È passato quasi un ventennio dall’omicidio di Chiara Poggi a Garlasco, ma ogni tanto qualcuno scoperchia di nuovo il vaso. Stavolta tocca a Massimo Lovati, uno dei due avvocati di Andrea Sempio – l’altro è Angela Taccia, quella del post su Instagram con “guerra dura senza paura” alla procura – che, intervistato da Repubblica, racconta la sua teoria. O, come dice lui, “un sogno”. Ma un sogno che tira in ballo la Chiesa. E pure Alberto Stasi. Lovati parte da un luogo: il Santuario della Madonna della Bozzola, a due passi da Garlasco. Un edificio antico, costruito dove nel 1462 una ragazzina avrebbe visto apparire la Vergine con un bambino. Fin qui tutto normale. Il problema è quello che succede secoli dopo. Nel 2014, sette anni dopo la morte di Chiara, un carabiniere travestito da prete registra un’estorsione. Due romeni tentano di ricattare il promotore di giustizia del Vaticano con un audio: si sente la voce del rettore del Santuario, don Gregorio Vitali, in atti sessuali compromettenti. Don Vitali, che era anche esorcista e fondatore di comunità di recupero, ammette “un solo rapporto, per debolezza”. La Chiesa lo punisce, i due ricattatori vengono condannati. Lovati collega. E azzarda: “Il Santuario era un posto ai margini, dove ogni mercoledì si facevano esorcismi. Poi sono emersi fatti di pedofilia”. Aggiunge: “Non parlo di messe nere lì dentro, forse lì vicino”. Insiste che non ha prove. Ma ci crede. “È un sogno”, ripete.

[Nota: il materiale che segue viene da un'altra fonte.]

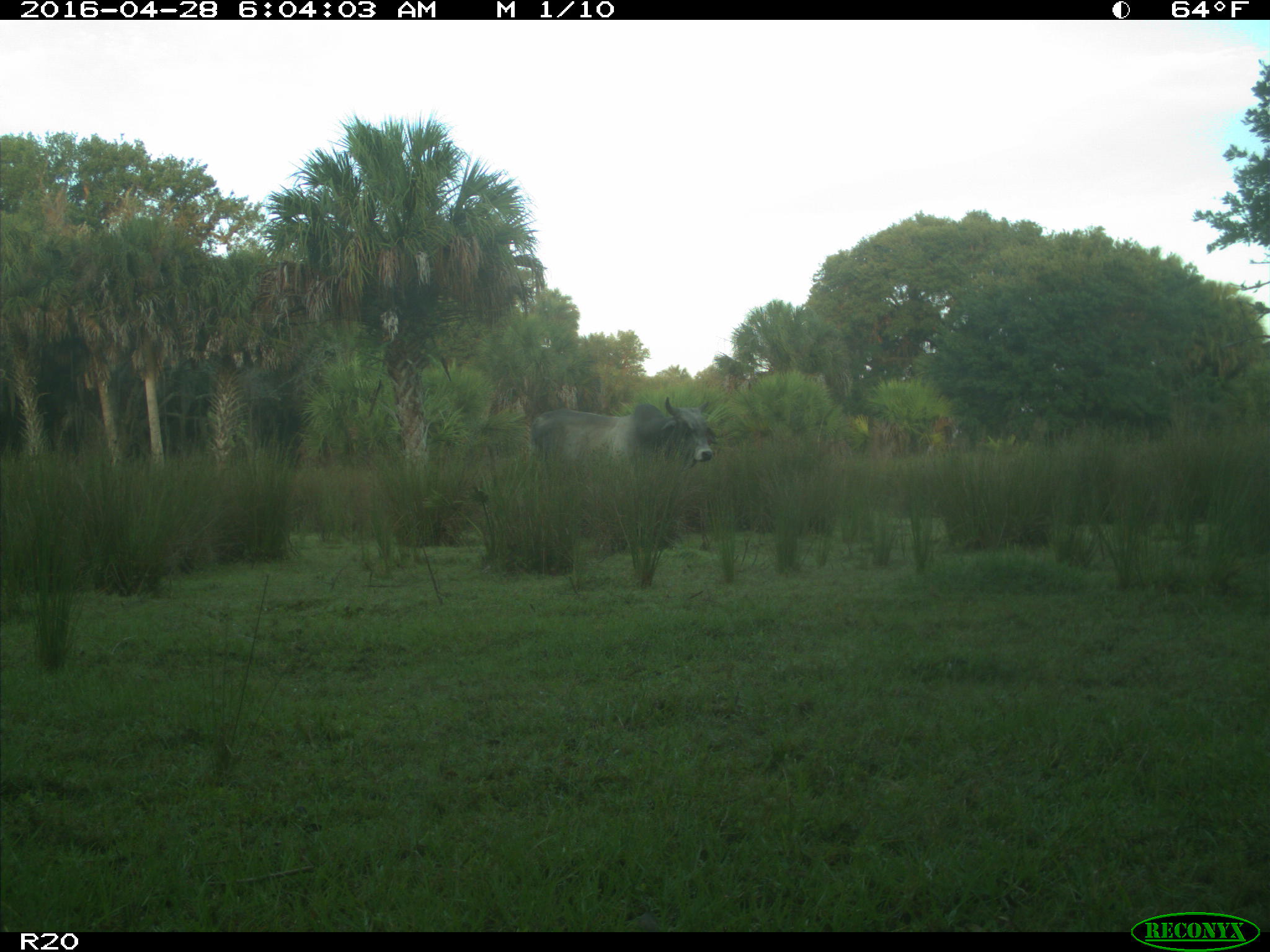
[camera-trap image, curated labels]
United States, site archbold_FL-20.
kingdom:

Secondo lui, Chiara Poggi non è stata uccisa da Alberto Stasi. O almeno, non per volontà sua. “Ha raccontato troppe bugie sulla scoperta del corpo. Quando menti così tanto, è perché ti hanno imbeccato”. Per Lovati, Stasi si sarebbe fatto condannare per coprire qualcun altro. “L’alternativa era finire sottoterra”. Vittima di più mandanti. “Mi segue?”, chiede all’intervistatore. E chi sarebbero questi mandanti? Lovati non fa nomi, ma li chiama “in bianco”. Quando gli chiedono se intende dire la Chiesa, lui non si tira indietro: “Esatto. Ma è solo un mio sogno. Guardi cosa è successo con Emanuela Orlandi”. E giura di non voler lanciare messaggi alla famiglia Cappa, quella delle gemelle Paola e Stefania, mai coinvolte nelle indagini ma tirate spesso in ballo dal circo mediatico: “Per carità. Non so nemmeno che colore abbia quella famiglia”. Lovati parla anche della figura del killer. “Il sicario è una figura classica nella criminologia. I professionisti sanno come depistare. Non li prendiamo mai. Ricorda Trotzky?”. Sì, quello ucciso nel ’40 in Messico da un agente sovietico con una piccozza da ghiaccio. A buon intenditor. E Andrea Sempio, il suo assistito? “Non sa niente di questa teoria. Non ne abbiamo mai parlato. Non c’entra con l’ambiente degli oratori. È un comunista. Un disadattato. Ma è sereno, come tutti gli innocenti”. Poi chiude con la frase più onesta di tutta l’intervista: “Non ho nulla per dimostrarlo. È materiale, forse, per un romanzo. Chissà, potrei scriverlo”. Magari un giallo esoterico con preti, segreti e silenzi sepolti nella provincia pavese.